» **Excerpt to read**:
════════

Search code examples
pythonpandasnltkdata-analysisstop-words

Cleaning Data and Filtering Series


I'm working on analyzing a dataset of job postings from Indeed. My issue is filtering the job description and grabbing skills that contain special characters. For example, I am unable to get 'c#' into a plot with this code:

def cleanData(desc):
    desc = word_tokenize(desc)
    desc = [word.lower() for word in desc]
    desc = [word for word in desc if word not in stop_words]
    return desc

stop_words = stopwords.words('english')
tags_df = df["Description"].apply(cleanData)
result = tags_df.apply(Counter).sum().items()
result = sorted(result, key=lambda kv: kv[1],reverse=True)
result_series = pd.Series({k: v for k, v in result})

skills = ["java", "c#", "c++", "javascript", "sql", "python", "php", "html", "css"]
filter_series = result_series.filter(items=skills)

════════

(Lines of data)
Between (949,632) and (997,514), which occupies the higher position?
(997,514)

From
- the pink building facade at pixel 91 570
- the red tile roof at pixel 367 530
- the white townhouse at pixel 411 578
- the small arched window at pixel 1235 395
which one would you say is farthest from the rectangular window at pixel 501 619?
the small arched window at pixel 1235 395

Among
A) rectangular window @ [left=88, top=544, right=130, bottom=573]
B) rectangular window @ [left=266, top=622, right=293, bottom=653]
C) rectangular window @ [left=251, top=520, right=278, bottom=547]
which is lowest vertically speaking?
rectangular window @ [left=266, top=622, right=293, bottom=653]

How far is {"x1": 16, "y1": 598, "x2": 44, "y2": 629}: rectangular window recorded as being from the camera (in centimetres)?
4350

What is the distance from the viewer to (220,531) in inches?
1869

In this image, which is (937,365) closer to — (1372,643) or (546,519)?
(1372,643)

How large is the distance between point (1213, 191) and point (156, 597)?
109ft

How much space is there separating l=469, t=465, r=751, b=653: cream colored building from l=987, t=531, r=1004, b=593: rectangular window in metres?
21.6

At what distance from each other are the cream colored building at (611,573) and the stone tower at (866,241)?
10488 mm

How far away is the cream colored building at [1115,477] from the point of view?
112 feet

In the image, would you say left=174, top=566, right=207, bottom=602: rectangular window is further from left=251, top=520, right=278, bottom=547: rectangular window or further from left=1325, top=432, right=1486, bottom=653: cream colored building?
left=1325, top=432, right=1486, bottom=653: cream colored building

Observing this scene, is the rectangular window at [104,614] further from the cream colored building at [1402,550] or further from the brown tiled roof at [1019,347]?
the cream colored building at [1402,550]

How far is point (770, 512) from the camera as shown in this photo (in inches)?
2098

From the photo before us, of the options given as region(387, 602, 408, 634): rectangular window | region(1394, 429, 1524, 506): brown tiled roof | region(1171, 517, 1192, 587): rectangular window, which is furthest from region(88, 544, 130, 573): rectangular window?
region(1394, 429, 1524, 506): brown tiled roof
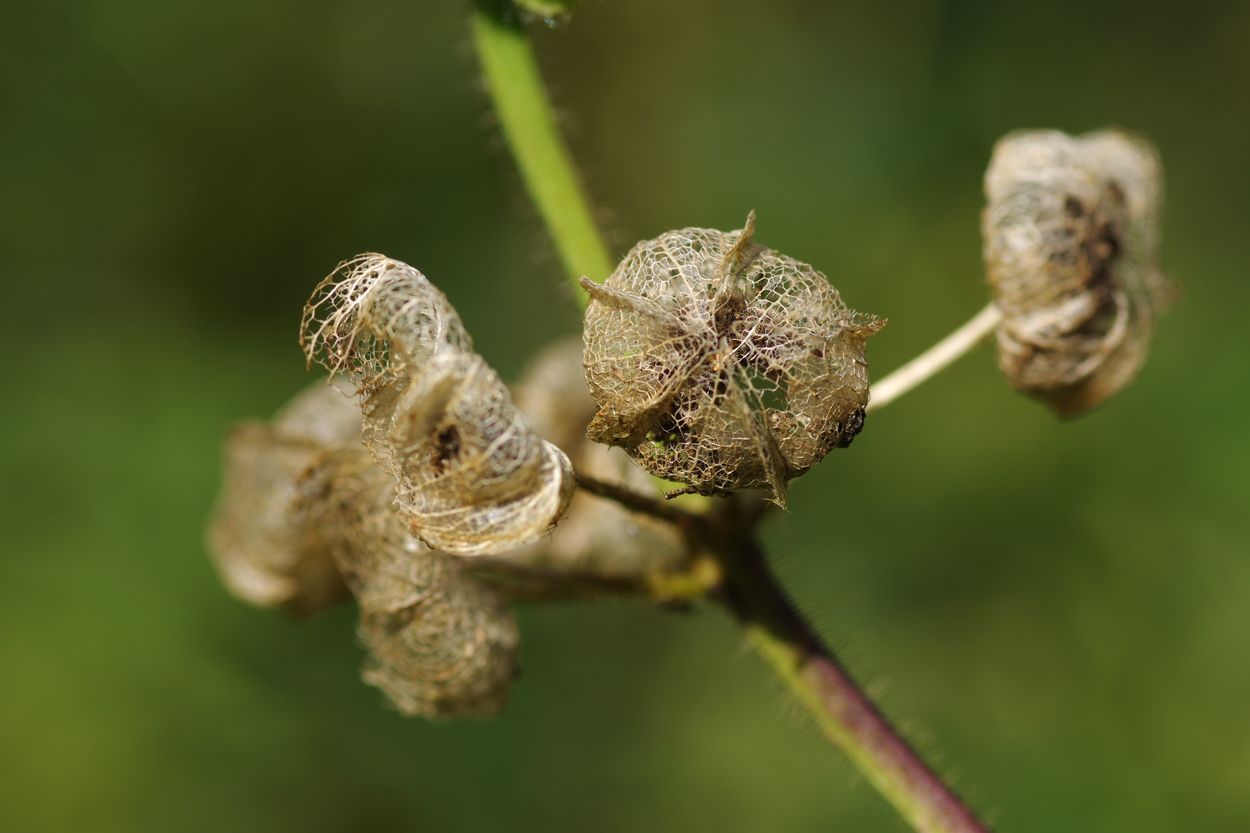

════════

» **Required task**: Could you shorten the paragraph beginning "I'm working on analyzing" in the post about cleaning data and filtering series, keeping its main facts?

» **Complete answer**: While analyzing a dataset of Indeed job postings, the poster can't filter job descriptions to capture skills containing special characters. For example, the code fails to get 'c#' into a plot.